Work instruction: Which lines run from the one containing "request_url: https://moposport.fi/wp-admin/admin-ajax.php" to the last line of the entries? Return them exactly, with nothing more.

'''

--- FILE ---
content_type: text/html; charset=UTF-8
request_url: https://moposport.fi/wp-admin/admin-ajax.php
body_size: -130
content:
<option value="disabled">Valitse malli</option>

'''

Exercise output:
request_url: https://moposport.fi/wp-admin/admin-ajax.php
body_size: -130
content:
<option value="disabled">Valitse malli</option>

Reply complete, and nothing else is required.